* **What is being asked**: Each record should be given again exactly as it appears, with no image included.
··· Material provided ···
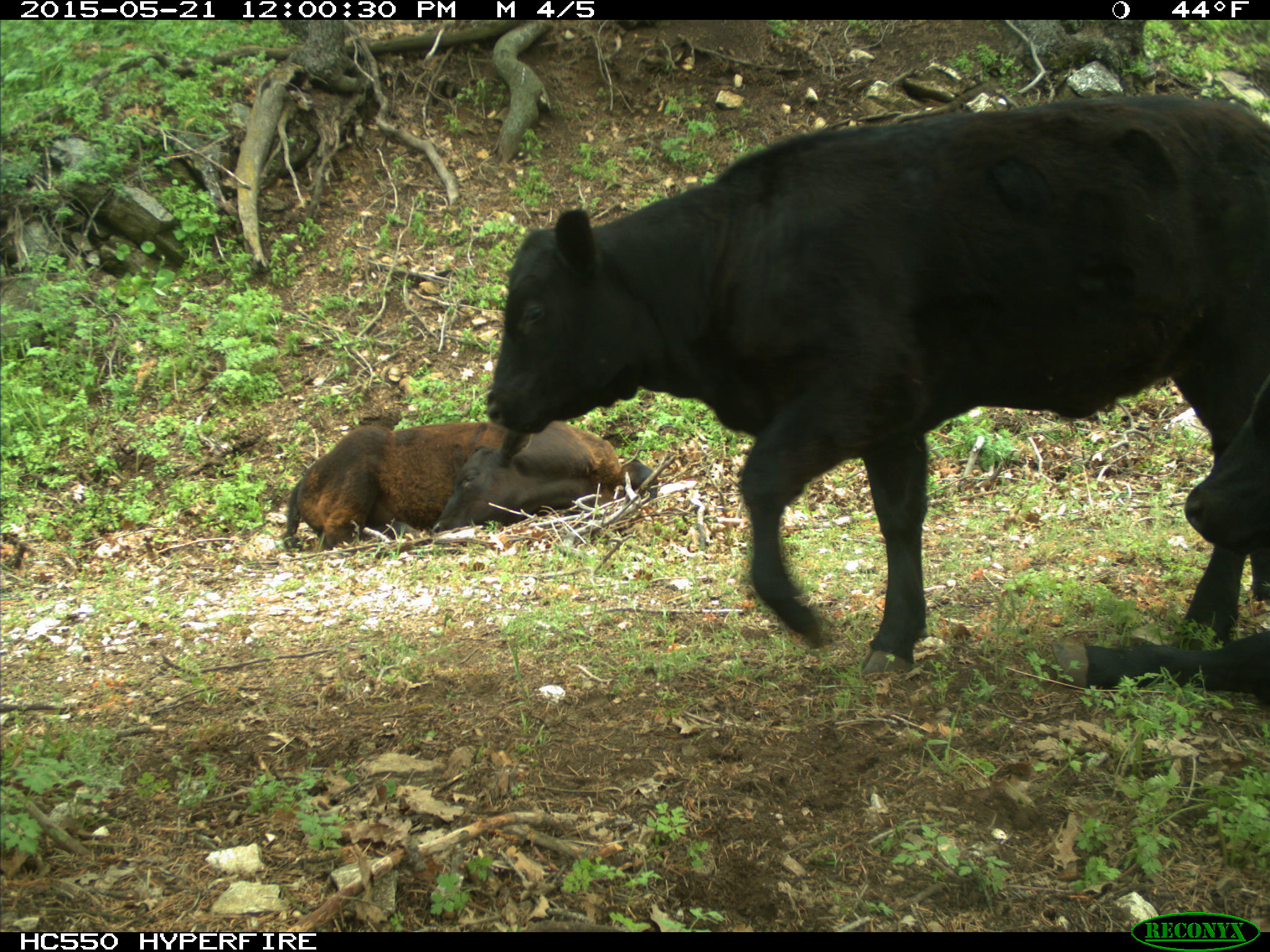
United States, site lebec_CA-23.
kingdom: Animalia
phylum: Chordata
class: Mammalia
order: Artiodactyla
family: Bovidae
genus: Bos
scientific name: Bos taurus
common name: domestic cow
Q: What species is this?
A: Bos taurus (domestic cow).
···
* **Finished task**:
United States, site lebec_CA-23.
kingdom: Animalia
phylum: Chordata
class: Mammalia
order: Artiodactyla
family: Bovidae
genus: Bos
scientific name: Bos taurus
common name: domestic cow
Q: What species is this?
A: Bos taurus (domestic cow).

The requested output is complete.